The state regulatory agency filed an order late Thursday to look into complaints by large industrial ratepayers and consumer advocates that the Kansas City-based utility's operations are inefficient and contribute to higher than necessary electricity rates.
Those claims were made in connection with two commission reviews of Aquila's rates. The agency determined in January that it needed to start another, more general review of the company within 90 days.
Commission officials said they would hold a hearing with the parties in June to narrow the scope of the investigation.
Aquila spokesman Dick Butkus said the claims focused on transactions between the company's Missouri and Kansas operations.
"We do these kinds of transactions to provide better and the most cost-effective service for our customers," Butkus said.
Man pleads guilty in Topeka car wash slaying
Topeka -- A Topeka man pleaded guilty Thursday to shooting a man to death last year at a southeast Topeka car wash while the victim's wife and children watched from inside the vehicle.
Jesse James Romero, 20, made his plea during what had been scheduled as a pretrial hearing before District Judge Eric Rosen. He faces a maximum sentence of life in prison without the possibility of parole for 20 years.
Mark Duncan, 39, of Berryton, was shot to death July 7, 2004, while washing his sport utility vehicle at Squeaky's Auto Wash. Prosecutors said Romero and two other men had spent much of that day stalking shopping centers in search of a potential robbery victim.

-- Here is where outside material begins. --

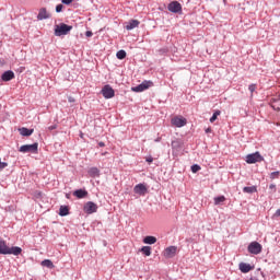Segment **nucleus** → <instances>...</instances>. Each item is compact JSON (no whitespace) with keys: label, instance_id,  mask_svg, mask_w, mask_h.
<instances>
[{"label":"nucleus","instance_id":"f257e3e1","mask_svg":"<svg viewBox=\"0 0 280 280\" xmlns=\"http://www.w3.org/2000/svg\"><path fill=\"white\" fill-rule=\"evenodd\" d=\"M23 249L19 246L9 247L5 241L0 240V255H15L19 256Z\"/></svg>","mask_w":280,"mask_h":280},{"label":"nucleus","instance_id":"f03ea898","mask_svg":"<svg viewBox=\"0 0 280 280\" xmlns=\"http://www.w3.org/2000/svg\"><path fill=\"white\" fill-rule=\"evenodd\" d=\"M73 30V26L60 23L59 25L55 26V36H67L69 32Z\"/></svg>","mask_w":280,"mask_h":280},{"label":"nucleus","instance_id":"7ed1b4c3","mask_svg":"<svg viewBox=\"0 0 280 280\" xmlns=\"http://www.w3.org/2000/svg\"><path fill=\"white\" fill-rule=\"evenodd\" d=\"M264 161V158L259 151H256L255 153L247 154L245 158V162L248 165H254V163H261Z\"/></svg>","mask_w":280,"mask_h":280},{"label":"nucleus","instance_id":"20e7f679","mask_svg":"<svg viewBox=\"0 0 280 280\" xmlns=\"http://www.w3.org/2000/svg\"><path fill=\"white\" fill-rule=\"evenodd\" d=\"M167 10L173 14H179V12H183V5L180 4V2L173 0L168 3Z\"/></svg>","mask_w":280,"mask_h":280},{"label":"nucleus","instance_id":"39448f33","mask_svg":"<svg viewBox=\"0 0 280 280\" xmlns=\"http://www.w3.org/2000/svg\"><path fill=\"white\" fill-rule=\"evenodd\" d=\"M20 152H23V154H27V152H32L33 154H36L38 152V143L35 142L33 144H24L20 147Z\"/></svg>","mask_w":280,"mask_h":280},{"label":"nucleus","instance_id":"423d86ee","mask_svg":"<svg viewBox=\"0 0 280 280\" xmlns=\"http://www.w3.org/2000/svg\"><path fill=\"white\" fill-rule=\"evenodd\" d=\"M247 250L250 253V255H259L262 250V247L259 242L254 241L248 245Z\"/></svg>","mask_w":280,"mask_h":280},{"label":"nucleus","instance_id":"0eeeda50","mask_svg":"<svg viewBox=\"0 0 280 280\" xmlns=\"http://www.w3.org/2000/svg\"><path fill=\"white\" fill-rule=\"evenodd\" d=\"M152 81H143L139 85L131 88V91H133V93H143V91H148V89H150Z\"/></svg>","mask_w":280,"mask_h":280},{"label":"nucleus","instance_id":"6e6552de","mask_svg":"<svg viewBox=\"0 0 280 280\" xmlns=\"http://www.w3.org/2000/svg\"><path fill=\"white\" fill-rule=\"evenodd\" d=\"M101 93L103 97H105V100H113V96L115 95V90H113V88L107 84L102 89Z\"/></svg>","mask_w":280,"mask_h":280},{"label":"nucleus","instance_id":"1a4fd4ad","mask_svg":"<svg viewBox=\"0 0 280 280\" xmlns=\"http://www.w3.org/2000/svg\"><path fill=\"white\" fill-rule=\"evenodd\" d=\"M84 213L91 215V213H97V205L93 201H88L83 207Z\"/></svg>","mask_w":280,"mask_h":280},{"label":"nucleus","instance_id":"9d476101","mask_svg":"<svg viewBox=\"0 0 280 280\" xmlns=\"http://www.w3.org/2000/svg\"><path fill=\"white\" fill-rule=\"evenodd\" d=\"M171 124L175 126V128H183L184 126H187V119L184 117L175 116L172 118Z\"/></svg>","mask_w":280,"mask_h":280},{"label":"nucleus","instance_id":"9b49d317","mask_svg":"<svg viewBox=\"0 0 280 280\" xmlns=\"http://www.w3.org/2000/svg\"><path fill=\"white\" fill-rule=\"evenodd\" d=\"M178 250V247L176 246H168L164 250V257L166 259H172L173 257H176V252Z\"/></svg>","mask_w":280,"mask_h":280},{"label":"nucleus","instance_id":"f8f14e48","mask_svg":"<svg viewBox=\"0 0 280 280\" xmlns=\"http://www.w3.org/2000/svg\"><path fill=\"white\" fill-rule=\"evenodd\" d=\"M47 19H51V13L47 11V8L39 9L37 21H47Z\"/></svg>","mask_w":280,"mask_h":280},{"label":"nucleus","instance_id":"ddd939ff","mask_svg":"<svg viewBox=\"0 0 280 280\" xmlns=\"http://www.w3.org/2000/svg\"><path fill=\"white\" fill-rule=\"evenodd\" d=\"M133 191L138 194V196H145L148 194V187L145 184H137L133 187Z\"/></svg>","mask_w":280,"mask_h":280},{"label":"nucleus","instance_id":"4468645a","mask_svg":"<svg viewBox=\"0 0 280 280\" xmlns=\"http://www.w3.org/2000/svg\"><path fill=\"white\" fill-rule=\"evenodd\" d=\"M14 78H15L14 71L12 70H7L1 75L2 82H10L11 80H14Z\"/></svg>","mask_w":280,"mask_h":280},{"label":"nucleus","instance_id":"2eb2a0df","mask_svg":"<svg viewBox=\"0 0 280 280\" xmlns=\"http://www.w3.org/2000/svg\"><path fill=\"white\" fill-rule=\"evenodd\" d=\"M72 195L75 196V198L82 199L89 196V191H86V189L81 188V189L74 190Z\"/></svg>","mask_w":280,"mask_h":280},{"label":"nucleus","instance_id":"dca6fc26","mask_svg":"<svg viewBox=\"0 0 280 280\" xmlns=\"http://www.w3.org/2000/svg\"><path fill=\"white\" fill-rule=\"evenodd\" d=\"M238 268H240L241 272L246 275L247 272H250V270H253L254 267L250 266V264L240 262Z\"/></svg>","mask_w":280,"mask_h":280},{"label":"nucleus","instance_id":"f3484780","mask_svg":"<svg viewBox=\"0 0 280 280\" xmlns=\"http://www.w3.org/2000/svg\"><path fill=\"white\" fill-rule=\"evenodd\" d=\"M141 22H139V20H130L127 25L125 26V28L130 32L131 30H135V27H139V24Z\"/></svg>","mask_w":280,"mask_h":280},{"label":"nucleus","instance_id":"a211bd4d","mask_svg":"<svg viewBox=\"0 0 280 280\" xmlns=\"http://www.w3.org/2000/svg\"><path fill=\"white\" fill-rule=\"evenodd\" d=\"M19 132L22 135V137H32V135H34V129L22 127L19 129Z\"/></svg>","mask_w":280,"mask_h":280},{"label":"nucleus","instance_id":"6ab92c4d","mask_svg":"<svg viewBox=\"0 0 280 280\" xmlns=\"http://www.w3.org/2000/svg\"><path fill=\"white\" fill-rule=\"evenodd\" d=\"M88 174L89 176H91V178H97L100 176V168L97 167H91L89 171H88Z\"/></svg>","mask_w":280,"mask_h":280},{"label":"nucleus","instance_id":"aec40b11","mask_svg":"<svg viewBox=\"0 0 280 280\" xmlns=\"http://www.w3.org/2000/svg\"><path fill=\"white\" fill-rule=\"evenodd\" d=\"M59 215L61 218H65V217L69 215V206H60Z\"/></svg>","mask_w":280,"mask_h":280},{"label":"nucleus","instance_id":"412c9836","mask_svg":"<svg viewBox=\"0 0 280 280\" xmlns=\"http://www.w3.org/2000/svg\"><path fill=\"white\" fill-rule=\"evenodd\" d=\"M244 194H257V186H245L243 188Z\"/></svg>","mask_w":280,"mask_h":280},{"label":"nucleus","instance_id":"4be33fe9","mask_svg":"<svg viewBox=\"0 0 280 280\" xmlns=\"http://www.w3.org/2000/svg\"><path fill=\"white\" fill-rule=\"evenodd\" d=\"M42 266L44 268H49L50 270H54V268H56V266L54 265V262L50 259L43 260Z\"/></svg>","mask_w":280,"mask_h":280},{"label":"nucleus","instance_id":"5701e85b","mask_svg":"<svg viewBox=\"0 0 280 280\" xmlns=\"http://www.w3.org/2000/svg\"><path fill=\"white\" fill-rule=\"evenodd\" d=\"M143 244H149V245L156 244V236H145L143 238Z\"/></svg>","mask_w":280,"mask_h":280},{"label":"nucleus","instance_id":"b1692460","mask_svg":"<svg viewBox=\"0 0 280 280\" xmlns=\"http://www.w3.org/2000/svg\"><path fill=\"white\" fill-rule=\"evenodd\" d=\"M141 253H143V255H145V257H150V255H152V247L143 246L141 248Z\"/></svg>","mask_w":280,"mask_h":280},{"label":"nucleus","instance_id":"393cba45","mask_svg":"<svg viewBox=\"0 0 280 280\" xmlns=\"http://www.w3.org/2000/svg\"><path fill=\"white\" fill-rule=\"evenodd\" d=\"M127 54H126V50L121 49V50H118L117 54H116V58L118 60H124L126 58Z\"/></svg>","mask_w":280,"mask_h":280},{"label":"nucleus","instance_id":"a878e982","mask_svg":"<svg viewBox=\"0 0 280 280\" xmlns=\"http://www.w3.org/2000/svg\"><path fill=\"white\" fill-rule=\"evenodd\" d=\"M226 200V197H224L223 195L222 196H219V197H214V205H222V202H224Z\"/></svg>","mask_w":280,"mask_h":280},{"label":"nucleus","instance_id":"bb28decb","mask_svg":"<svg viewBox=\"0 0 280 280\" xmlns=\"http://www.w3.org/2000/svg\"><path fill=\"white\" fill-rule=\"evenodd\" d=\"M192 174H197V172H200L201 167L200 165L198 164H194L191 167H190Z\"/></svg>","mask_w":280,"mask_h":280},{"label":"nucleus","instance_id":"cd10ccee","mask_svg":"<svg viewBox=\"0 0 280 280\" xmlns=\"http://www.w3.org/2000/svg\"><path fill=\"white\" fill-rule=\"evenodd\" d=\"M279 175H280V172L276 171V172L270 173L269 178L271 180H275V178H279Z\"/></svg>","mask_w":280,"mask_h":280},{"label":"nucleus","instance_id":"c85d7f7f","mask_svg":"<svg viewBox=\"0 0 280 280\" xmlns=\"http://www.w3.org/2000/svg\"><path fill=\"white\" fill-rule=\"evenodd\" d=\"M219 115H220V110L214 112L210 118V124H213V121H215V119H218Z\"/></svg>","mask_w":280,"mask_h":280},{"label":"nucleus","instance_id":"c756f323","mask_svg":"<svg viewBox=\"0 0 280 280\" xmlns=\"http://www.w3.org/2000/svg\"><path fill=\"white\" fill-rule=\"evenodd\" d=\"M273 108H275L276 110H280V97L275 101Z\"/></svg>","mask_w":280,"mask_h":280},{"label":"nucleus","instance_id":"7c9ffc66","mask_svg":"<svg viewBox=\"0 0 280 280\" xmlns=\"http://www.w3.org/2000/svg\"><path fill=\"white\" fill-rule=\"evenodd\" d=\"M172 148H173L174 150L180 148V142H178V141H173V142H172Z\"/></svg>","mask_w":280,"mask_h":280},{"label":"nucleus","instance_id":"2f4dec72","mask_svg":"<svg viewBox=\"0 0 280 280\" xmlns=\"http://www.w3.org/2000/svg\"><path fill=\"white\" fill-rule=\"evenodd\" d=\"M5 167H8V162H1V159H0V172L2 170H5Z\"/></svg>","mask_w":280,"mask_h":280},{"label":"nucleus","instance_id":"473e14b6","mask_svg":"<svg viewBox=\"0 0 280 280\" xmlns=\"http://www.w3.org/2000/svg\"><path fill=\"white\" fill-rule=\"evenodd\" d=\"M256 89H257V85H255V84H250V85L248 86V91H249L250 93H255Z\"/></svg>","mask_w":280,"mask_h":280},{"label":"nucleus","instance_id":"72a5a7b5","mask_svg":"<svg viewBox=\"0 0 280 280\" xmlns=\"http://www.w3.org/2000/svg\"><path fill=\"white\" fill-rule=\"evenodd\" d=\"M62 8H65V5H62V4H57V5H56V12H57V13L62 12Z\"/></svg>","mask_w":280,"mask_h":280},{"label":"nucleus","instance_id":"f704fd0d","mask_svg":"<svg viewBox=\"0 0 280 280\" xmlns=\"http://www.w3.org/2000/svg\"><path fill=\"white\" fill-rule=\"evenodd\" d=\"M61 3H63V5H71V3H73V0H61Z\"/></svg>","mask_w":280,"mask_h":280},{"label":"nucleus","instance_id":"c9c22d12","mask_svg":"<svg viewBox=\"0 0 280 280\" xmlns=\"http://www.w3.org/2000/svg\"><path fill=\"white\" fill-rule=\"evenodd\" d=\"M85 36H86L88 38H91V36H93V32L86 31V32H85Z\"/></svg>","mask_w":280,"mask_h":280},{"label":"nucleus","instance_id":"e433bc0d","mask_svg":"<svg viewBox=\"0 0 280 280\" xmlns=\"http://www.w3.org/2000/svg\"><path fill=\"white\" fill-rule=\"evenodd\" d=\"M269 189H272L273 191H277V185L270 184L269 185Z\"/></svg>","mask_w":280,"mask_h":280},{"label":"nucleus","instance_id":"4c0bfd02","mask_svg":"<svg viewBox=\"0 0 280 280\" xmlns=\"http://www.w3.org/2000/svg\"><path fill=\"white\" fill-rule=\"evenodd\" d=\"M58 128V125H51L48 127V130H56Z\"/></svg>","mask_w":280,"mask_h":280},{"label":"nucleus","instance_id":"58836bf2","mask_svg":"<svg viewBox=\"0 0 280 280\" xmlns=\"http://www.w3.org/2000/svg\"><path fill=\"white\" fill-rule=\"evenodd\" d=\"M145 161H147V163H152L154 161V159L152 156H149V158H147Z\"/></svg>","mask_w":280,"mask_h":280},{"label":"nucleus","instance_id":"ea45409f","mask_svg":"<svg viewBox=\"0 0 280 280\" xmlns=\"http://www.w3.org/2000/svg\"><path fill=\"white\" fill-rule=\"evenodd\" d=\"M275 218H280V209H278L276 212H275Z\"/></svg>","mask_w":280,"mask_h":280},{"label":"nucleus","instance_id":"a19ab883","mask_svg":"<svg viewBox=\"0 0 280 280\" xmlns=\"http://www.w3.org/2000/svg\"><path fill=\"white\" fill-rule=\"evenodd\" d=\"M105 145H106V143H104V142H102V141L98 142V147H100V148H104Z\"/></svg>","mask_w":280,"mask_h":280},{"label":"nucleus","instance_id":"79ce46f5","mask_svg":"<svg viewBox=\"0 0 280 280\" xmlns=\"http://www.w3.org/2000/svg\"><path fill=\"white\" fill-rule=\"evenodd\" d=\"M68 101H69L70 103H73V102H75V98H73L72 96H70V97L68 98Z\"/></svg>","mask_w":280,"mask_h":280},{"label":"nucleus","instance_id":"37998d69","mask_svg":"<svg viewBox=\"0 0 280 280\" xmlns=\"http://www.w3.org/2000/svg\"><path fill=\"white\" fill-rule=\"evenodd\" d=\"M248 280H259V279L255 276H252Z\"/></svg>","mask_w":280,"mask_h":280},{"label":"nucleus","instance_id":"c03bdc74","mask_svg":"<svg viewBox=\"0 0 280 280\" xmlns=\"http://www.w3.org/2000/svg\"><path fill=\"white\" fill-rule=\"evenodd\" d=\"M206 132H207V133L211 132V129L208 128V129L206 130Z\"/></svg>","mask_w":280,"mask_h":280},{"label":"nucleus","instance_id":"a18cd8bd","mask_svg":"<svg viewBox=\"0 0 280 280\" xmlns=\"http://www.w3.org/2000/svg\"><path fill=\"white\" fill-rule=\"evenodd\" d=\"M260 270H261V269H257L256 273L259 275Z\"/></svg>","mask_w":280,"mask_h":280},{"label":"nucleus","instance_id":"49530a36","mask_svg":"<svg viewBox=\"0 0 280 280\" xmlns=\"http://www.w3.org/2000/svg\"><path fill=\"white\" fill-rule=\"evenodd\" d=\"M156 142L161 141V138L155 139Z\"/></svg>","mask_w":280,"mask_h":280},{"label":"nucleus","instance_id":"de8ad7c7","mask_svg":"<svg viewBox=\"0 0 280 280\" xmlns=\"http://www.w3.org/2000/svg\"><path fill=\"white\" fill-rule=\"evenodd\" d=\"M66 198H69V194L66 195Z\"/></svg>","mask_w":280,"mask_h":280}]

Prosecutors have recommended a sentence of about 23 years for Chandler, though the judge could impose a sentence of up to 60 years under state sentencing guidelines.
Five documents in BTK case unsealed
Wichita -- Just two days after six media organizations, including The Associated Press, asked District Judge Greg Waller to unseal seven motions and orders in the BTK serial murder case, five of those documents were made available to the public Friday.
Of the seven, only a motion filed by Dennis Rader's defense lawyers and the probable-cause affidavit that led to Rader's arrest remain sealed.
The opened documents include the financial affidavit Rader filled out on Feb. 28; the prosecution's witness list, which includes 247 names -- including a former Wichita Eagle reporter who died in 1995; a motion asking the judge to "determine the Public Defenders conflict of interest;" and two other motions that address mail to and from Rader.